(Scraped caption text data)
_____

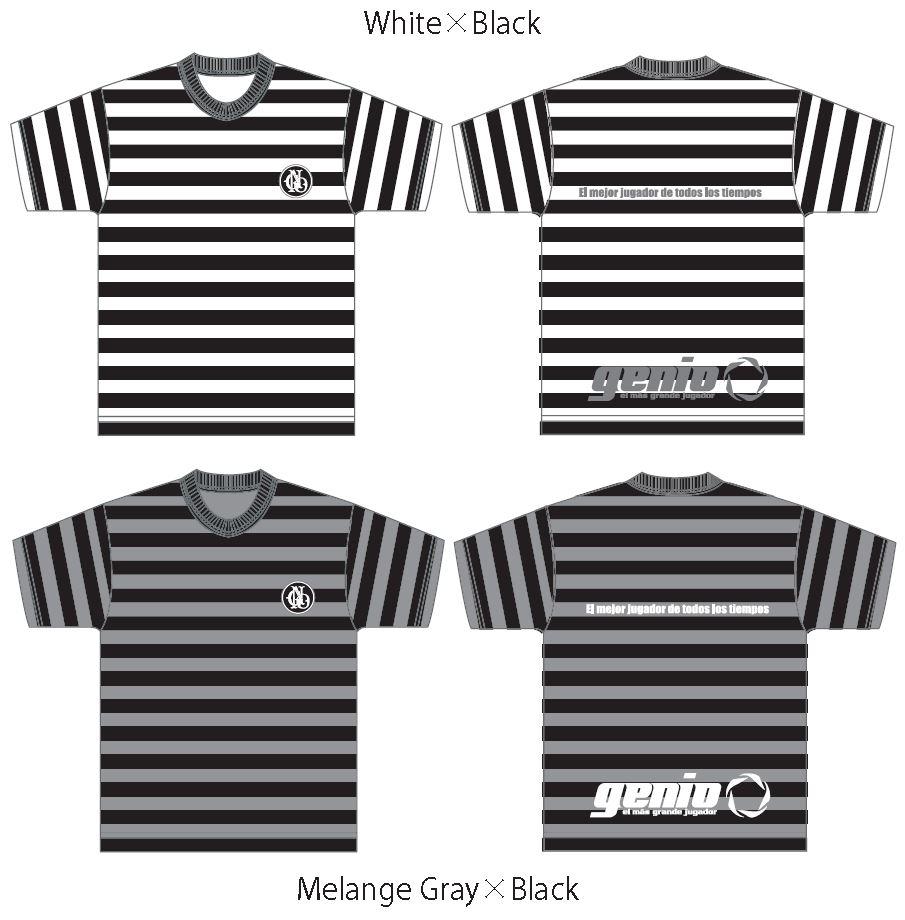 G14-SS-007-1-【GENIO-LOGO】--Border-Shirts.jpg
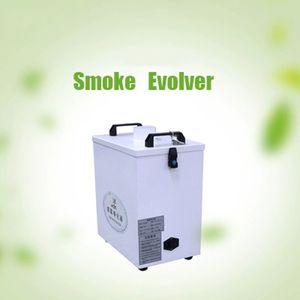 220 V Duman Arıtma Dört Aşamalı Filtrasyon Lazer oyma makinesi Hava filtresi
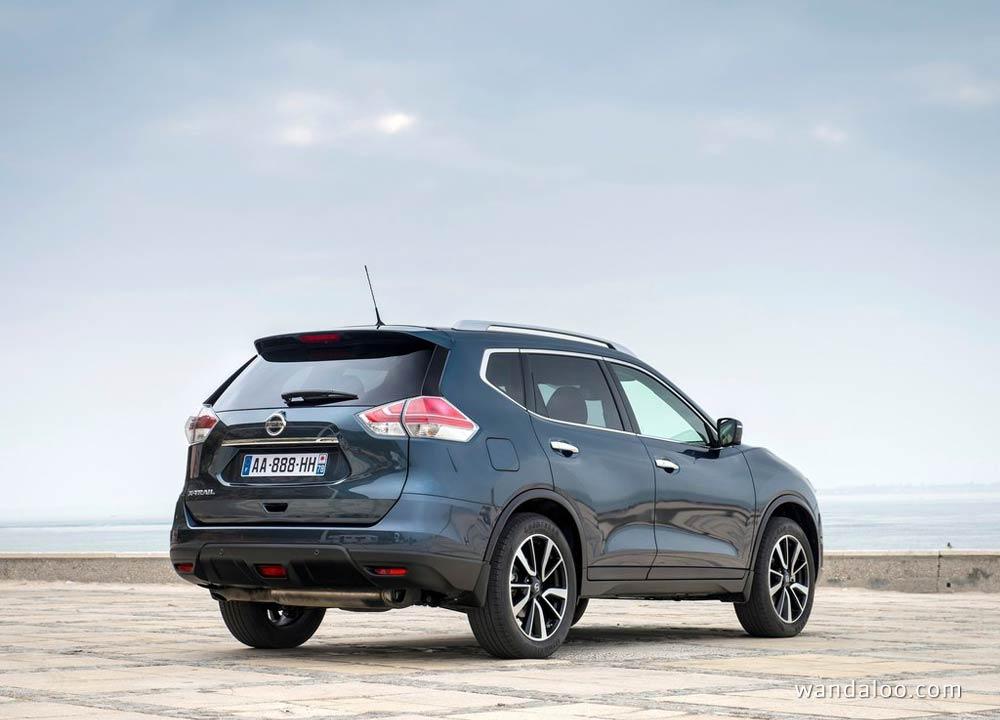 https://www.wandaloo.com/files/Voiture-Neuve/nissan/Nissan-New-X-Trail-2015-neuve-Maroc-06.jpg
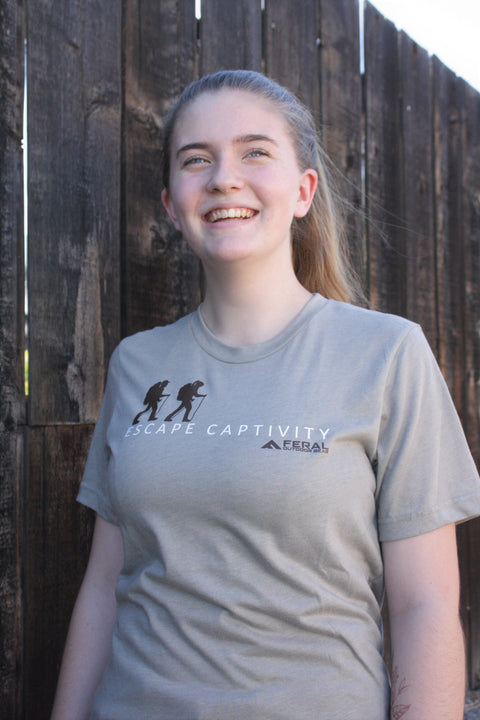 Escape Captivity (Hike) T-Shirt
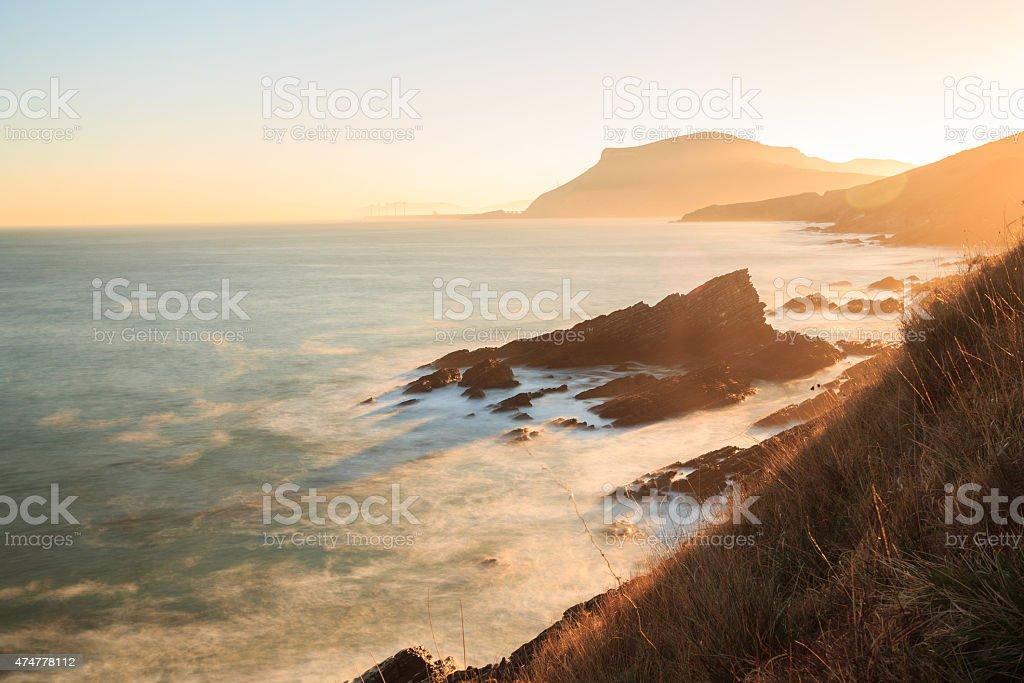 Sunrise on the Cantabrian coast in Muskiz stock photo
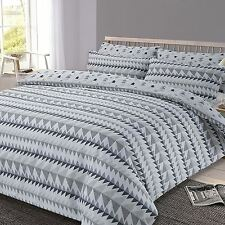 GREY REWIND GEOMETRIC KING SIZE DUVET COVER AND PILLOWCASE SET POLYCOTTON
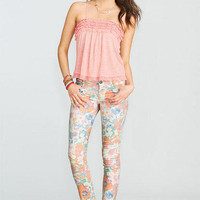 Country Floral Skinny Jean
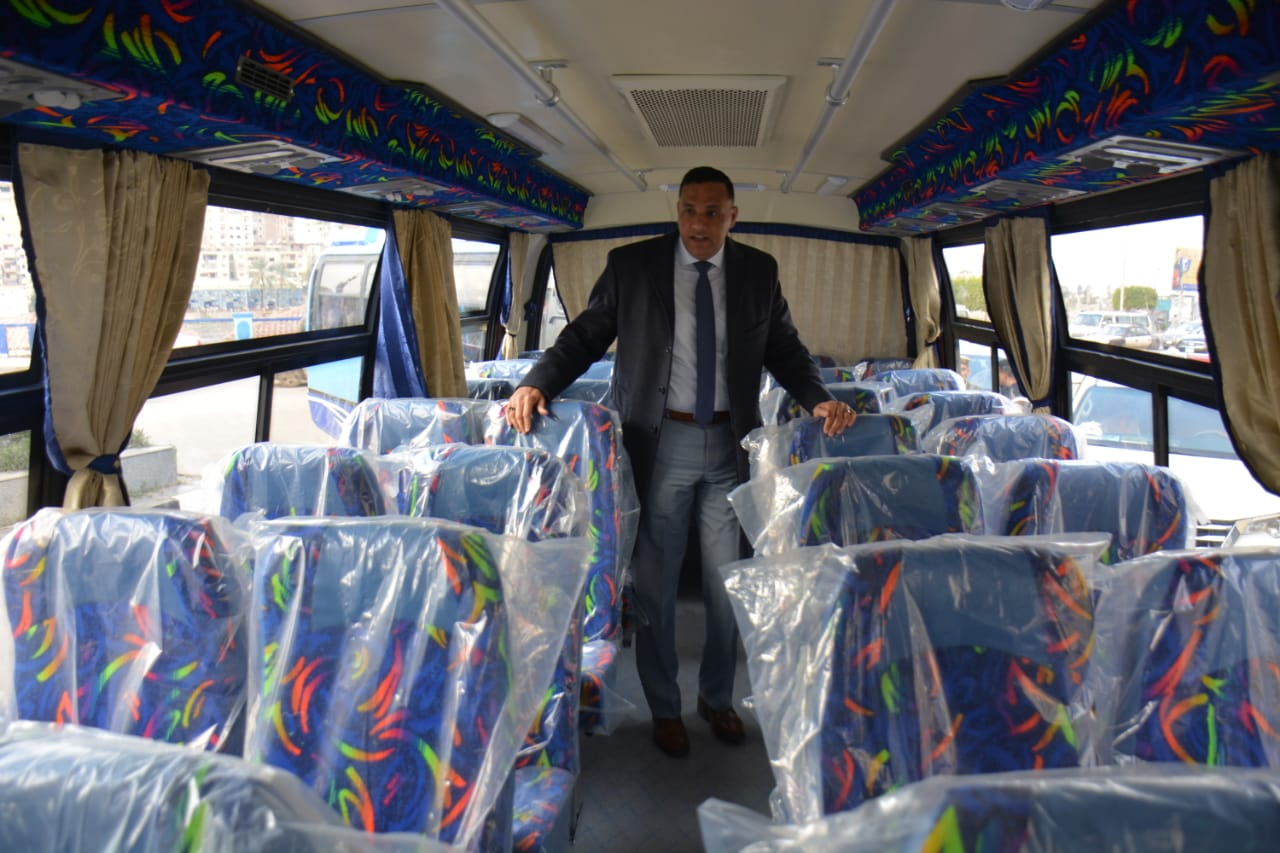 أتوبيسات نقل مميز جديدة ومكيفة لتشغيلها فى مدينة المنصورة (5)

_____

• WHAT IS NEEDED:
Each record above should be duplicated word for word, with no pictures included.

• WRITTEN ANSWER:
 G14-SS-007-1-【GENIO-LOGO】--Border-Shirts.jpg
 220 V Duman Arıtma Dört Aşamalı Filtrasyon Lazer oyma makinesi Hava filtresi
 https://www.wandaloo.com/files/Voiture-Neuve/nissan/Nissan-New-X-Trail-2015-neuve-Maroc-06.jpg
 Escape Captivity (Hike) T-Shirt
 Sunrise on the Cantabrian coast in Muskiz stock photo
 GREY REWIND GEOMETRIC KING SIZE DUVET COVER AND PILLOWCASE SET POLYCOTTON
 Country Floral Skinny Jean
 أتوبيسات نقل مميز جديدة ومكيفة لتشغيلها فى مدينة المنصورة (5)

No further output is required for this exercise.